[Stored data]
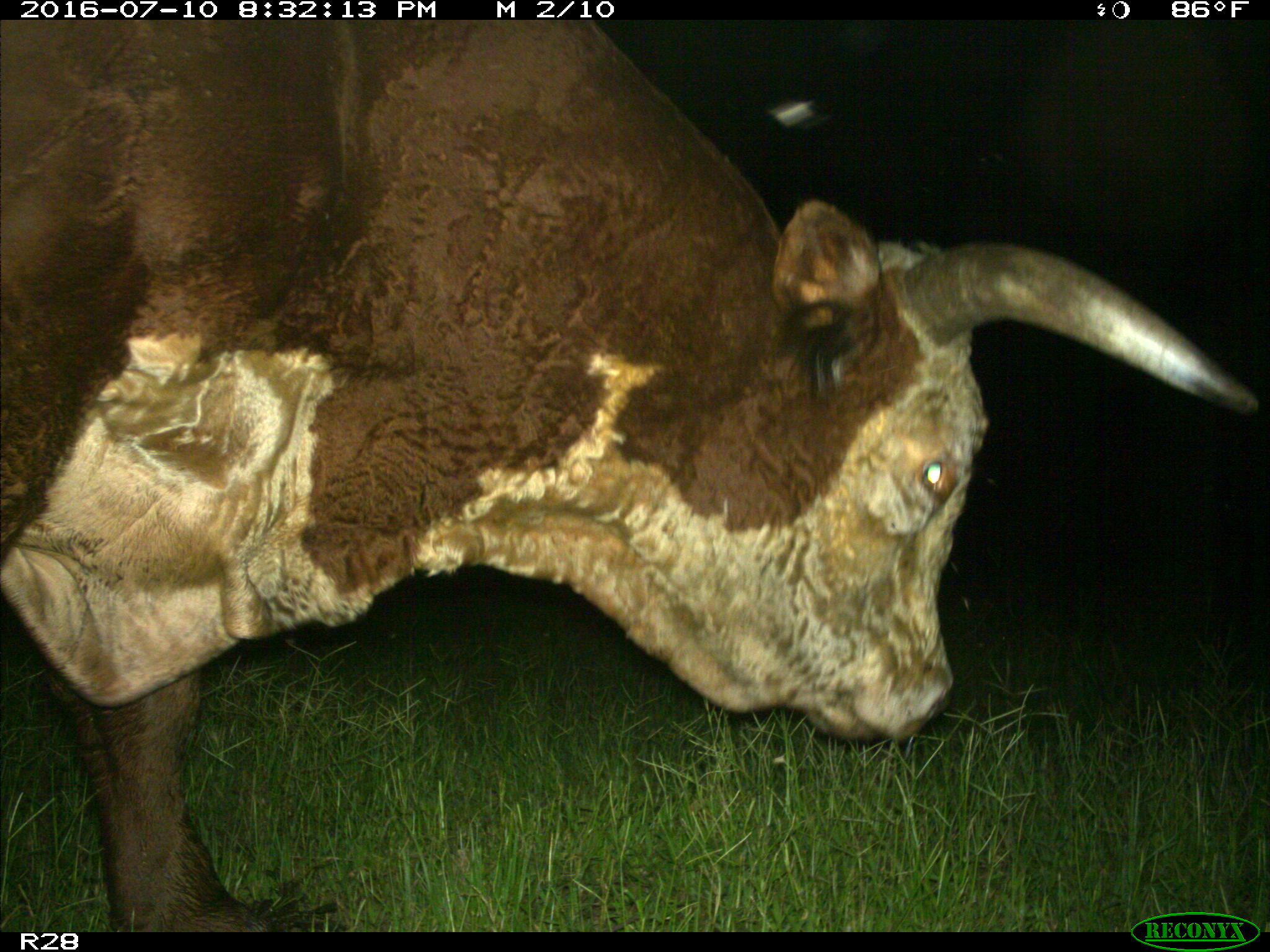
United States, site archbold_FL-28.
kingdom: Animalia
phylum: Chordata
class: Mammalia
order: Artiodactyla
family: Bovidae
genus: Bos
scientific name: Bos taurus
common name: domestic cow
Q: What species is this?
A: Bos taurus (domestic cow).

• _EXERCISE DETAILS_: Exclude the images and copy every record above exactly.

• _ANSWER SECTION_:
United States, site archbold_FL-28.
kingdom: Animalia
phylum: Chordata
class: Mammalia
order: Artiodactyla
family: Bovidae
genus: Bos
scientific name: Bos taurus
common name: domestic cow
Q: What species is this?
A: Bos taurus (domestic cow).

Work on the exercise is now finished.